Task directions: Repeat the listing exactly. The images do not belong in the copy.

Source data:
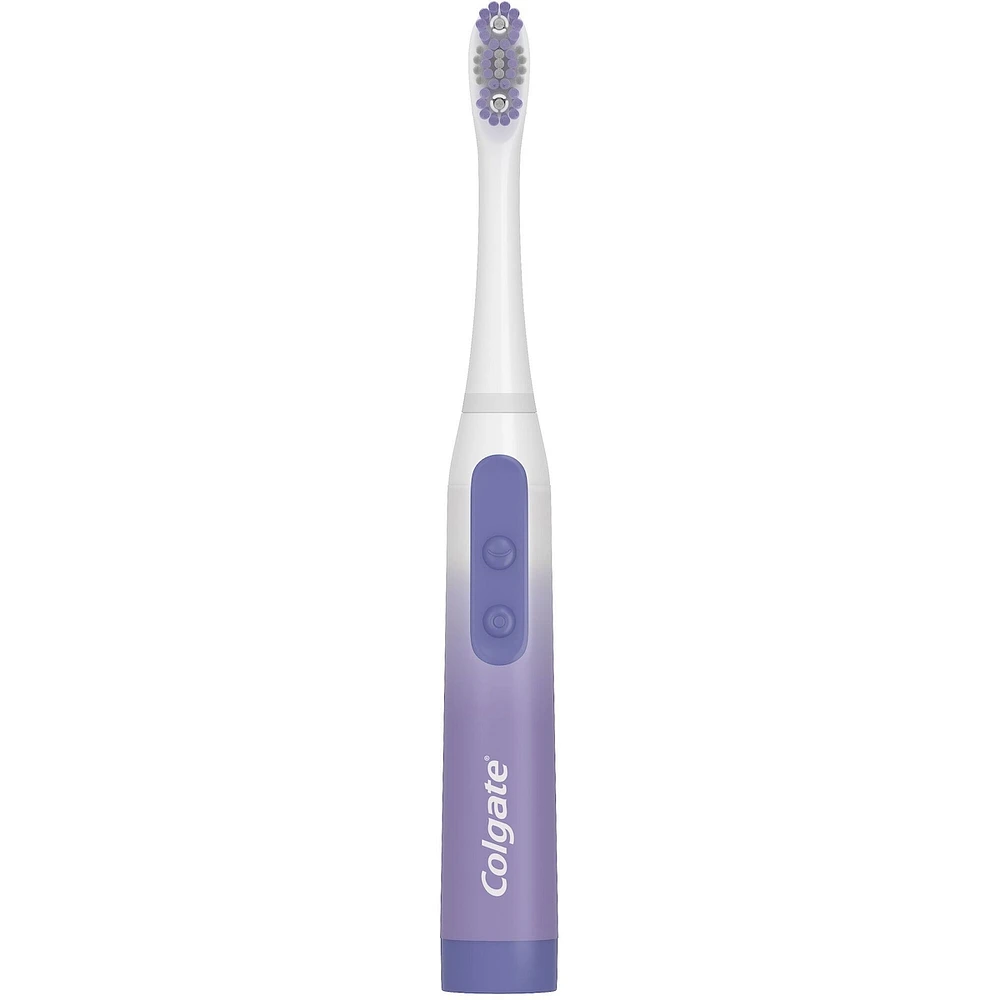 Colgate 360 Gum Health Sonic Powered Battery Toothbrush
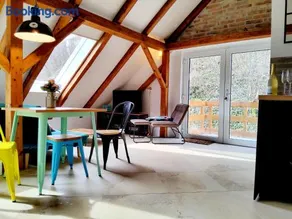Luv und Lee Ammersee Appartement - Image 1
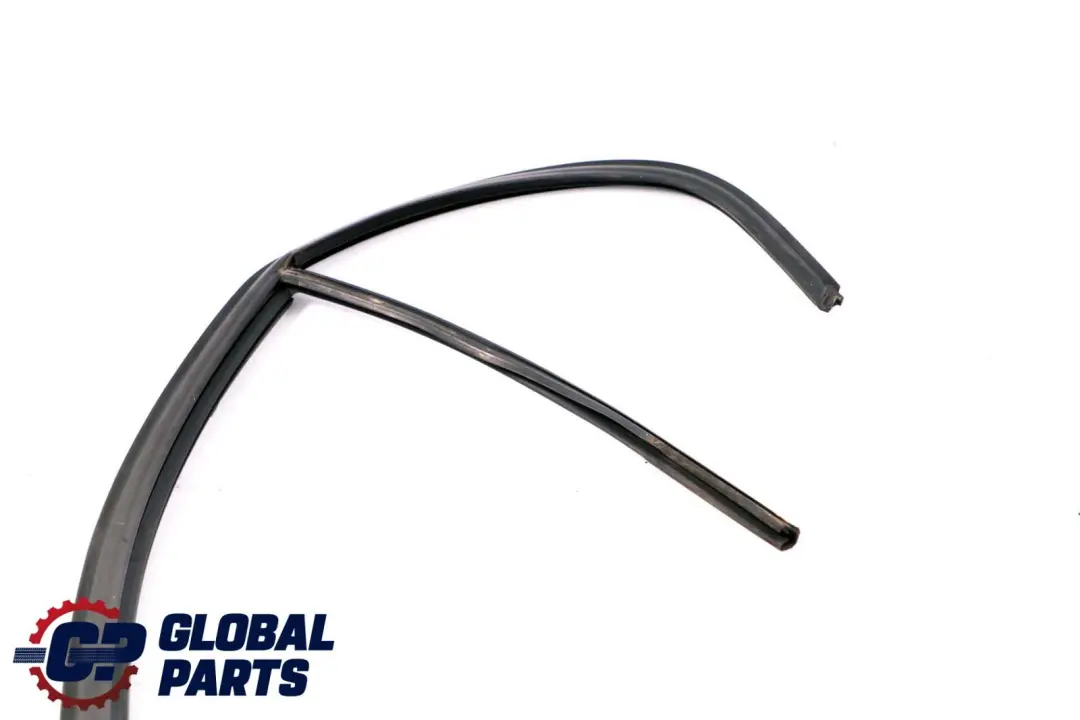 BMW 3 Series E46 Saloon Door Window Guide Rear Left N/S Seal Sealing - SKU 8266125 - Part number 8266125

Written response:
 Colgate 360 Gum Health Sonic Powered Battery Toothbrush
Luv und Lee Ammersee Appartement - Image 1
 BMW 3 Series E46 Saloon Door Window Guide Rear Left N/S Seal Sealing - SKU 8266125 - Part number 8266125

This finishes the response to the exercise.